Je n'ai pas grand chose : 28 ans, un petit boulot que je n'aime pas, célibataire.
Mais j'ai ce souvenir de toi qui me prend dans les bras pour me dire au revoir devant les tables de ce bar mal éclairé. Je me suis lovée dans ce souvenir. Ça a été le déclic. J'étais prête, enfin, à partir, à me jeter dans le vide. Je n'ai jamais eu de bras dans lesquels me réfugier, sauf à cet instant là, ce bref, court, délicat, insaisissable, instant, de quelques secondes...
Le lendemain, j'ai pris ma petite voiture, j'ai collé sur le toit intérieur les images d'Alexander Supertramp, de Sandrine Bonnaire dans le film d'Agnès Varda "Sans toit ni loi", les images de "hobo", des clochards célestes, mais aussi de mes idoles de toujours - Alexandra David Néel au Tibet, Ella Maillart chez les Ouïghours en Chine et tant d'autres femmes qui ont pris la route seules. J'ai pris mes livres préférés : ceux de voyageuses et de mystiques.
Je n'ai pas de direction sauf celle que le soleil me dicte. C'est décidé, je n'appartiens qu'a l'été, à ce qu'il voudra bien faire de moi. Est-ce une bonne idée de vendre mon âme à l'été ?
1e arrêt: Le bar
Un vieux motel m'attend après une longue journée à rouler sur des routes insipides. Je jette mon sac à dos sur le sol, puis moi-même sur le lit. Avec mon bras, j'essuie les gouttes de sueur qui perlent sur mon front.
J'étais soule ce soir-là dans le bar, j'ai écrasé tes pieds dans un mouvement non maîtrisé, comme un dernier reproche. Ta copine était chez toi, elle t'attendait. Moi aussi je t'attendais, depuis longtemps, plus longtemps qu'elle. Mais le temps ne compte pas en amour, n'est-ce pas ? Je suis revenue chez moi, dans mon petit appartement où je vis seule, et j'ai compris que personne, jamais, ne m'avait attendu.
J'ai dormi d'un sommeil écrasant, sans rêves.
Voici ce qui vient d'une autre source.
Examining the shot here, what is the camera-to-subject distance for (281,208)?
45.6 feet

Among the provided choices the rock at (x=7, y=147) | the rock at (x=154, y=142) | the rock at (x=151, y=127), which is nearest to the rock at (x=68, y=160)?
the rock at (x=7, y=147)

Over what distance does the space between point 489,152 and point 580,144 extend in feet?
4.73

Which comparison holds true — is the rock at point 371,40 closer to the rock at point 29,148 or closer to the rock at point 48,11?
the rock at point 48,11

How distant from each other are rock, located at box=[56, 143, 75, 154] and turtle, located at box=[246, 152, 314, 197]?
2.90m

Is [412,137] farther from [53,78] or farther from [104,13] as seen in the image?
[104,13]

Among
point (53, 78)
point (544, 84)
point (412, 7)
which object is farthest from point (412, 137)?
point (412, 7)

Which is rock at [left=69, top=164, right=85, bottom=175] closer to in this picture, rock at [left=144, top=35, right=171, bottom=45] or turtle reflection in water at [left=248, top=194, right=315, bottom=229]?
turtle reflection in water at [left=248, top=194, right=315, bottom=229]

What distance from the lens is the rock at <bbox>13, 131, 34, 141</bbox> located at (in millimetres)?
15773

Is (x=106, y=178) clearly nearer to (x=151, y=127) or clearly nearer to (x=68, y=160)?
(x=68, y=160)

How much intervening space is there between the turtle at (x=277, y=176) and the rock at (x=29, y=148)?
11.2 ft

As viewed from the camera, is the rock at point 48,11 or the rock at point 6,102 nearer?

Au matin, le soleil brûlait déjà les champs au loin. Douche, ou pas douche ? Non, j'ai envie de garder cette odeur de liberté sur moi. J'ai envie d'être sale, de sentir mauvais, seule dans ma voiture, de m'autoriser à ne pas me plaire, à me décevoir, à me sentir bien dans un état sauvage entretenu. A me sentir dans un corps.
2e arrêt: La maison
Mes cheveux collés par la sueur, le vent et le sel dansent doucement près de la vitre de la voiture. Je veux une tête vide. Vidée de tout, sauf de l'été. Je veux sentir mes yeux brûler au contact du soleil et me réchauffer de l'intérieur. La route devant moi est droite, elle longe la mer. J'entends une mélodie à la radio. Un peu plus fort, puis à fond : " I believed that I had to be strong/ Just for you, so you wouldn't crack/ I used to, used to, but now I don't do that / Can't be a new person in an old place".
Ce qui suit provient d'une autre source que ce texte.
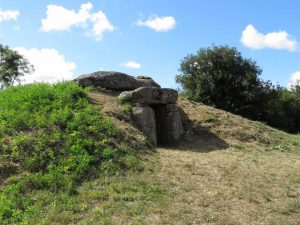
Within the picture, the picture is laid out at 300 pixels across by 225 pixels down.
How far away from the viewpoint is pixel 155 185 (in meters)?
9.29

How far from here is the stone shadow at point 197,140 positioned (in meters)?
14.0

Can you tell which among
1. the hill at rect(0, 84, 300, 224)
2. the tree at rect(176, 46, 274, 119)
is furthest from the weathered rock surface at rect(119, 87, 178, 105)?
the tree at rect(176, 46, 274, 119)

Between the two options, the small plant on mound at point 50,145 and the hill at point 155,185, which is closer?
the hill at point 155,185

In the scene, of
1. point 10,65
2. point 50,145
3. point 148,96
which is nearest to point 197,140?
point 148,96

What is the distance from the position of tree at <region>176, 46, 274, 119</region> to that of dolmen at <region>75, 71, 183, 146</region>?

Ma peau se transforme petit à petit, le dos de mes bras prend une forme dure, craquelée, un mélange d'eau, de sel, de sable, de sang coagulé, de peau humaine. Cette étrange nouvelle peau s'étend au cou, au visage, puis à tout le corps. En fond les notes de musique semblent scander ma mutation : "Can't be a new person in an old place".
Une maison en pierre, abandonnée, se dessine au détour d'une petite route. Pas tout à fait une maison, mais plutôt une grange, presque totalement fermée, avec du foin. J'y jette mon sac à dos en regardant la mer au loin et mon corps qui a changé.
Il ne s'était rien passé entre nous pendant cette soirée dans la maison d'un ami en commun. Quelqu'un avait lancé à côté de toi un sympas :"elle fait guindée celle là !" en me désignant du menton. Alors tu t'es retourné et tu as posé ton regard sur moi. Je crois que je n'ai jamais vu quelqu'un me regarder sans bouger comme ça. Un verre à la main chacun, on n'a pas bougé. Le plus drôle, c'est que ce n'était même pas gênant. Au bout de quelques secondes, j'ai senti que j'étais une maison abandonnée dans ton regard. Je me cherchais dedans, comme on cherche après un fantôme. J'ai compris pourquoi j'ai toujours adoré les maisons hantées. J'ai pensé : "maintenant je ne suis plus le seul fantôme dans la maison, tu y es aussi".
A nouveau un sommeil lourd. Je me suis vue en rêve nager dans la mer avec un corps fait de cloques brulantes et de sel, les cheveux châtains épais et longs, les yeux jaunes avec des pupilles de reptile. En quoi m'as-tu transformé ?
3 arrêt: La mer
J'ai pris conscience que ça faisait 3 jours que je n'avais pas bu. Comme les animaux dans le désert, j'accumulais l'eau dans mon corps et j'y puisais ce dont j'avais besoin par un mystérieux mécanisme. Depuis 3 jours j'étais seule. Est-ce qu'il n'y avait plus personne sur terre ou est-ce que j'avais choisi un coin où il n'y avait personne ?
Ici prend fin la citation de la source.